8 thoughts on “Deep Dive on Qualcomm Snapdragon DXP”

  1. Interesting, thank you.
    This dovetails with the differentiation talk: any OEM will be able to buy the 820, not all will be able to take advantage equally of the 680’s capabilities, since they’ll need to either wrap Qualcomm’s Barebones code in a UI, or, better, meld it into their own apps for photo/vidéo shooting/retouching/rendering… and maybe finally use the 680 to optimize less obvious (not image-related) system routines/apps.
    On a sad note, third-party devs will probably mostly ignore it because it’ll be on a small share of devices, though hopefully key apps (Adobe…) will have bespoke code.

    1. Agree, but this makes an interesting point in the broader conversation about Qualcomm and Android OEMS. If you paid attention to the Obi Mobile launch, one thing that came out of that was their efforts to fine tune the optics of the Sony sensor to the DSP of the Snapdragon 610. Image quality and post processing features are an area they are focusing on for differentiation. Not that this is something only they can do but it does speak of what Qualcomm is also doing in software for their partners.

      Also worth noting what’s coming with the 820 and other features which will eventually trickle down to other products, is their own custom architecture. There are optimizations they are doing across the board with this new architecture on the SoC from sensors, to modem, to graphics, and CPU that I think are quite interesting. Particularly as they trickle down to other chipsets in the portfolio which OEMS trying to hit $200 price points can use.

  2. This is a curiously context-free description.

    Other ARM or specialty manufacturers have already included graphics capabilities past those in the ARM NEON spec; nVidia’s K1 shipped over a year ago and the X1 is on its way. Of course, Apple *ALSO* includes advanced GPU type capability. Dr.

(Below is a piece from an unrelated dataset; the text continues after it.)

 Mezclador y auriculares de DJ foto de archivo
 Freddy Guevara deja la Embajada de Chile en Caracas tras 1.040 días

Peddie could correct me, but I *ALSO* believe it’s common to include a very sensor-specific ASIC chip in designs to speed burst-mode, HDR, video and the like, well beyond what would be sensible to try in a CPU.

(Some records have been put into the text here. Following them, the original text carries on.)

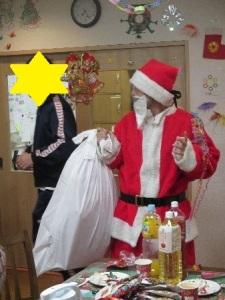 サンタさんがプレゼントを配る様子1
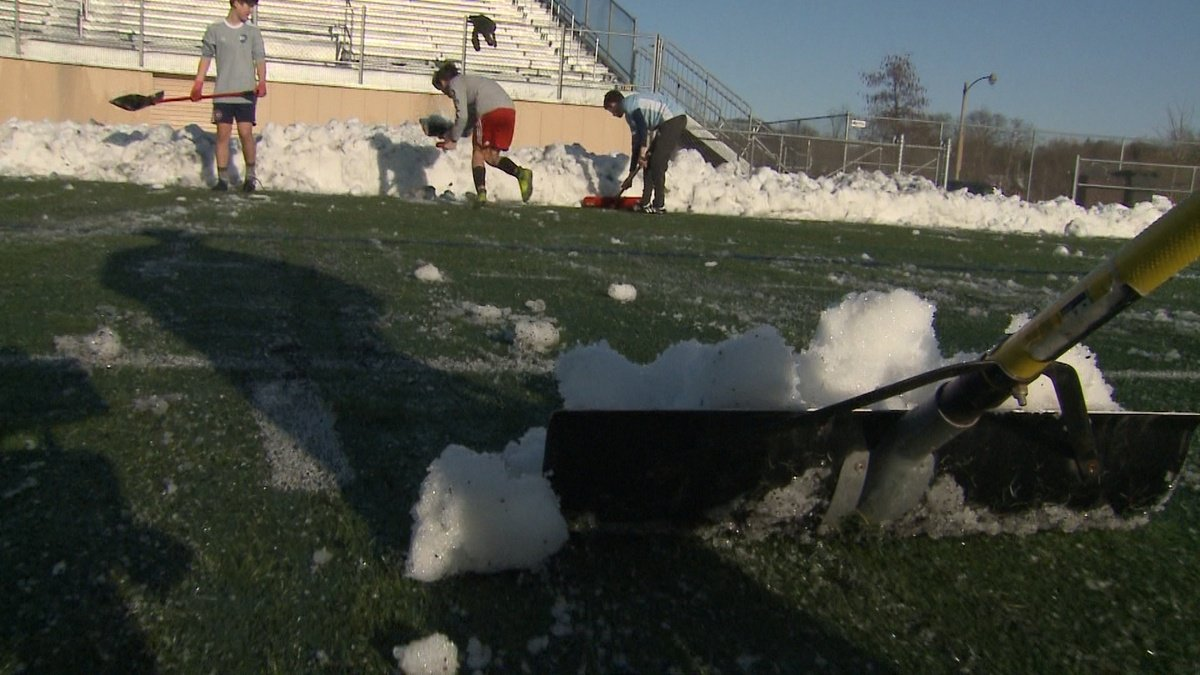 What a response! Volunteers turn out en masse to help Milwaukee soccer team https://t.co/OxacUAQ6u6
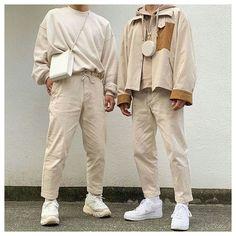 Beige Pants Outfit, Khaki Pants Outfit, Pantalon Streetwear, Mode Streetwear, Nude Outfits, Trendy Outfits, Look Street Style, Look Man, Korean Fashion Men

    “So with a wide-word signal processor in the front end, image things can be run really fast.”
    While this type of circuitry works well for speeding photos, an engineer wouldn’t put this much horsepower into a phone just for that purpose. Gaming and video processing (especially, encoding into h.264/h.265 for efficient, compressed transmission of video shot on a phone, rather than playing a Netflix download) are what justify the extra processing capability. Everybody takes photos but penny-wise OEMs seem VERY unlikely to put this chip into middle-of-the-road phones.

    That puts the emphasis onto the point that obarthelemy raises: code interface/compatibility. A game writer won’t be able to devote a lot of time to making a game run well on a tiny fraction of his potential customers’ phones; she’ll need to use standard libraries available on most of the Android phones, that the OEM in turn can tune for the specific graphics chip. Understanding where this chip gets used will require a good understanding of how well Google and Qualcomm will work together.

    (It appears a few dozen million Windows phones may ship with this chip, and the same question applies: how much work will Microsoft put in to making either standard video-editing or other apps get the most out of this, and how well will they support an interface that lets game devs write one set of routines for different models of the WinPhone?)

    I’m frankly a bit pessimistic. nVidia has had some powerful graphics chops in its CPUs — that’s its DNA — but the Tegra line appears to be mostly a commercial failure, with “wins” such as the Surface RT that went nowhere. And to date, partly because of the challenge of good graphics in a battery-powered device, but also because of the limited storage & screen on most of the world’s handhelds, mobile game devs haven’t tried to make rich graphics such as those that’d exploit this CPU’s talents.